In the nuclear domain, India is crowded in by two unpredictable and obdurate nuclear neighbours. In truth, despite all strategic equations and scenarios, in the nuclear domain between two or more potential adversaries, unintended consequences are critical. A nuclear Iran opposed to Israel and Saudi Arabia (among others), unleashing prospects for a nuclear Saudi Arabia, all in the Indian immediate neighbourhood of consequence, stretches the strategic envelope well beyond what the international community is equipped to deal with. Understandably, the Indian stand has been that Iran adheres to the IAEA regulations and safeguards.

A far more significant observation is how Iran has made its nuclear ambitions central to its exercise of sovereign exceptionalism. The Iranian nuclear facilities and programme have been attacked, commencing from the Stuxnet attack of 2010 that reportedly destroyed many centrifuges to the recent reported sabotage at the Natanz facility in April 2021. There has been a chain of assassinations of nuclear scientists, the latest being Mohsen Fakhrizadeh in 2020.

The Iranian economy has been severely mauled by sanctions and restrictions. Oil and petroleum products that account for 80 per cent of Iranian exports were down to 300,000 barrels per day from a pre-2012 level of 2.1 million barrels a day. None of this deterred the modernisation and production of the total facilities.

With focused determination, Iran has upgraded and modernised its facilities as well as enhanced stockpiles and enrichment. It has assiduously followed a missile development plan. Once the US withdrew from the JCPOA, Iran said it was no longer bound by any restrictions and would progress as it saw best. President Ebrahim Raisi will, undoubtedly, take a hard line in the ensuing Vienna negotiations while the Supreme Leader, Ali Khamenei, has stated that they are in no hurry.

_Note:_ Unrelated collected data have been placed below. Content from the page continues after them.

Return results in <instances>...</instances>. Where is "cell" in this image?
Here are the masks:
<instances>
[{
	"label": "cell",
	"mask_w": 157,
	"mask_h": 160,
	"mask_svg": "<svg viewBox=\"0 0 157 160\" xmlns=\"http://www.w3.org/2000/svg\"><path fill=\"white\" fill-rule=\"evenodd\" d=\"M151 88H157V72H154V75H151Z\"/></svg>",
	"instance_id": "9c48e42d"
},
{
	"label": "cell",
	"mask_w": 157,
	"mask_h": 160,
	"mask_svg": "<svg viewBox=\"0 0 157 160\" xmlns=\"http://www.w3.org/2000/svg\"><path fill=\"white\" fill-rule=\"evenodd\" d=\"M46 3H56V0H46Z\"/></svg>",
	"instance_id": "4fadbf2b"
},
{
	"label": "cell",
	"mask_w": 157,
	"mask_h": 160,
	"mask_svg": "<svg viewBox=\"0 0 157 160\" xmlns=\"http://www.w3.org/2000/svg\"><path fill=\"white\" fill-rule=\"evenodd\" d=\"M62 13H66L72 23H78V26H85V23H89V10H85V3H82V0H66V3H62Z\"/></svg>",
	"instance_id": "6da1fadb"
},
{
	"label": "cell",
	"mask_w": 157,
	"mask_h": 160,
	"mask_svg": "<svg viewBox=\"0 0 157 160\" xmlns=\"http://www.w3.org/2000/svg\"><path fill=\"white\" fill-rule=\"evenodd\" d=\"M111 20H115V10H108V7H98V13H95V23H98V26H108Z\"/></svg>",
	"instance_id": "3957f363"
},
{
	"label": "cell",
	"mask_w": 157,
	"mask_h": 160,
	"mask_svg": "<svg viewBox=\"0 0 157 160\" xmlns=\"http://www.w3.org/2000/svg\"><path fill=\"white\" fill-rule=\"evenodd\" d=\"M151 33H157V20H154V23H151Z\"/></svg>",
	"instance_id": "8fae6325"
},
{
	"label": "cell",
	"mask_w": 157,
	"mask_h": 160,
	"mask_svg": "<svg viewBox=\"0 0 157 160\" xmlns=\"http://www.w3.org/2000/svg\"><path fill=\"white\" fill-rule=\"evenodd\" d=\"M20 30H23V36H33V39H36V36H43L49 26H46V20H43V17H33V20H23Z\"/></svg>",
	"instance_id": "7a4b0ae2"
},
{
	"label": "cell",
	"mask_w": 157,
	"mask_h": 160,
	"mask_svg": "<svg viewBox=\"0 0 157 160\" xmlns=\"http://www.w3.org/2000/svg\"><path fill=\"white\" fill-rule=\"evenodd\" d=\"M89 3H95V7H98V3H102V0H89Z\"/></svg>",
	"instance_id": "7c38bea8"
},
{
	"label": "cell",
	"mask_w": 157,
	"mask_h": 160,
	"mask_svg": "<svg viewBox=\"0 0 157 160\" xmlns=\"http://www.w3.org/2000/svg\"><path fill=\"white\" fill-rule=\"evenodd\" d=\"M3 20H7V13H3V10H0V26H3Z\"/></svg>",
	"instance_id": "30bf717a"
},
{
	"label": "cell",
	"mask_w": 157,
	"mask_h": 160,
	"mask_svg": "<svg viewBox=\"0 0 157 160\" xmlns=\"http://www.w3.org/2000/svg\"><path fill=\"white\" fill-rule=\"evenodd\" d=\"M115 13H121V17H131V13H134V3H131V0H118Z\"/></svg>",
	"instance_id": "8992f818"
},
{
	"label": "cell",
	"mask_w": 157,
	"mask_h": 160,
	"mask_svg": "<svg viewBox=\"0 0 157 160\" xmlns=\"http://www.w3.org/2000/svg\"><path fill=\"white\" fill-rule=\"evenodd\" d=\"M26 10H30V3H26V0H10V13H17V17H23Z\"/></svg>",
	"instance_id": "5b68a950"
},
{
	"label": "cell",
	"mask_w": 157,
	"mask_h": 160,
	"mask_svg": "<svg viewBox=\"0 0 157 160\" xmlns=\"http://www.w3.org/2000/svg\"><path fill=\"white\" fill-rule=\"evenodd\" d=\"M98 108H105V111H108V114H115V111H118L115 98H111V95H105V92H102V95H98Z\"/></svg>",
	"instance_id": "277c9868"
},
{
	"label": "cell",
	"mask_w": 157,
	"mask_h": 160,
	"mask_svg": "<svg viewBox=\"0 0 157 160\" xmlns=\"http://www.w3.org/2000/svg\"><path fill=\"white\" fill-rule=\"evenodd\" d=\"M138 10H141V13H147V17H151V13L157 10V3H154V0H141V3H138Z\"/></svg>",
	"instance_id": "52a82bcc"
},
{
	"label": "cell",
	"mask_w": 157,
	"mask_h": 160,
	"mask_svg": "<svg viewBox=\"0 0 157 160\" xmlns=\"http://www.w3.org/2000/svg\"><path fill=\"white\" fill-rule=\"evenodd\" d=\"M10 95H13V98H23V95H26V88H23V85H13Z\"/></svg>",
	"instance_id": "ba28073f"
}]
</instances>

The Chinese and Russian support, undoubtedly, gives Iran great comfort. Iran’s wider arc of influence, enhanced post the Iraq war and the survival of the Assad regime in Syria, is intoxicating. The performance of entities Iran supports such as Hezbollah and the Houthis is gratifying. Adherence to nuclear autonomy, additionally, by Iran as a symbol of national assertion is plainly apparent.

We must accept that force and intimidation, coupled with economic pain, do not prevail on nations that have strategic assets and have chosen a path linked to deeply emotive issues. The present international order of competing power centres, with few convergences, provide willing partners to conscientious dissenters. The negotiations at Vienna are critical for the world and the region. Despite vocal initial positions, the hope is that flexible negotiations will lead to a rapprochement.